Tuesday, October 14, 2008

Phone Application Graveyard

In 2008, Apple opened the iPhone to application developers, making their phone/iPod/internet communicator into a platform.

However, Apple attached one giant string: Their own App Store is the only way to mass-distribute an application for the iPhone OS. You cannot sell or give away your application to the public, except through Apple.

There are only two other ways to distribute an iPhone app. One is to use Ad-Hoc Distribution, which Apple provides for beta-testing purposes. The problem with this is that if you try to mass-distribute your application this way, Apple will disable your ability to produce new Ad-Hoc releases of your app.

The other way is to release it for jailbroken iPhone and iPod touch devices. To “jailbreak” means to disable the device's built-in restrictions (including the one where it only runs software approved by Apple). This almost certainly voids the device's warranty, so you can't get support from Apple for it anymore; furthermore, Apple's OS updates usually cause problems on jailbroken devices, making it a hassle to continue receiving Apple's fixes.

For these reasons, most people will not jailbreak, limiting the size of that market.

So, when Apple bans an application from their App Store (especially an application that the developer was selling), they effectively kill the application. Dead. It has no practical future on the iPhone OS.

This page lists every application that Apple has killed, along with the reason that they stated for doing so, and what has happened to the app since.

This list is only for apps whose removal Apple was involved in. Another developer can threaten you on any platform, but on the iPhone platform, one party (Apple) controls the platform and can remove you for any reason. If that party isn't involved, that removal doesn't belong on this list.

For applications (specifically, games) whose developers pulled them under direct legal threat from another software developer, see Matt Burris' list of removed iPhone games. I'm not aware of a similar list for non-games.

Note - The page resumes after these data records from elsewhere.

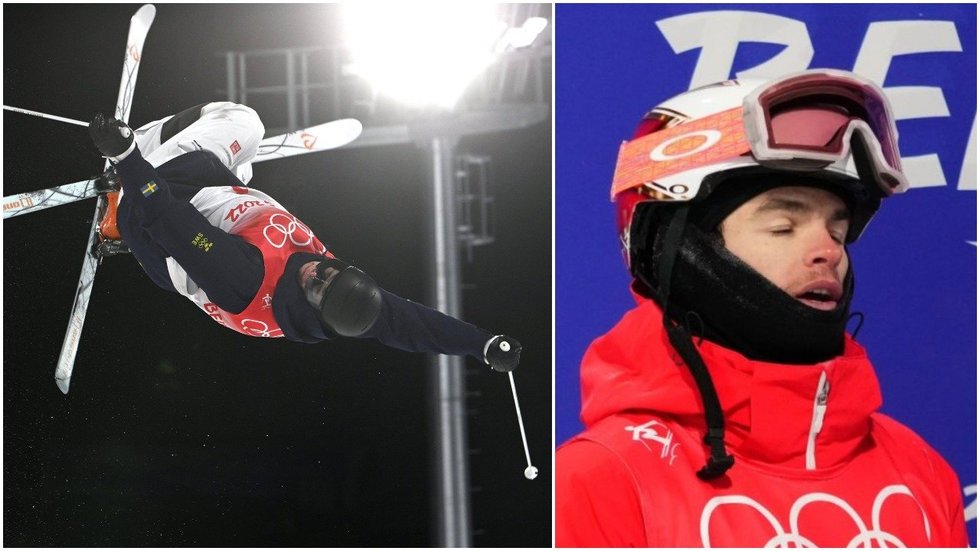 Olimpinis auksas – akrobatinio slidinėjimo finale legendą pranokusiam 21-erių švedui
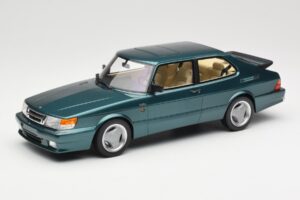 Saab 900 Turbo T16 Airflow Eucalyptus Green DNA 1:18 DNA000095 Diecast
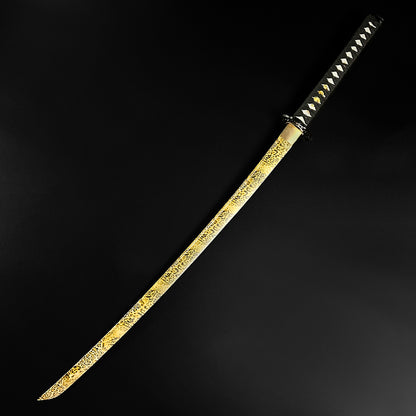 Musha "Hyou (ヒョウ)" Katana - Leopard-Print Samurai Sword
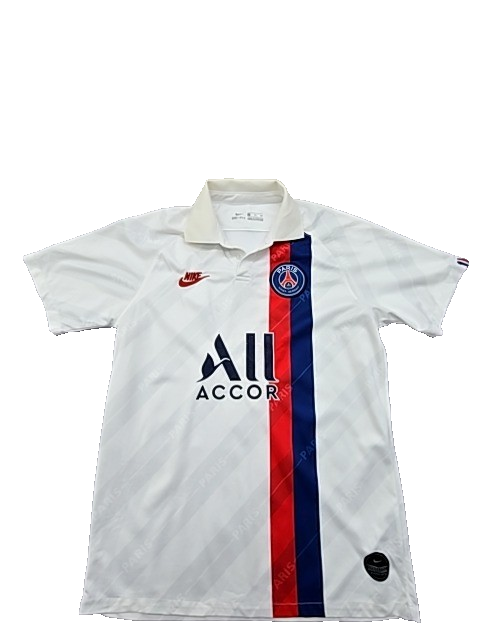 Nike XL White Dri-FIT Polo Jersey Short Sleeve 100% Poly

Applications that Apple has killed

Name:NetShare
Price:$10
Developer:Nullriver
Released on:2008-07-31
Killed on:2008-07-31
Apple's reason:None given
App Store status:Dead
Name:BoxOffice
Price:Free
Developer:Cyrus Najmabadi/Metasyntactic
Released on:2008-07-06
Killed on:Early August, 2008
Apple's reason:Possible trademark conflict
App Store status:Reinstated 10 days later; currently available as Now Playing
Hat tip:mikey-san for the Ars link

The app was available briefly for jailbreak users, but that seems to have ended since Apple restored it to the App Store.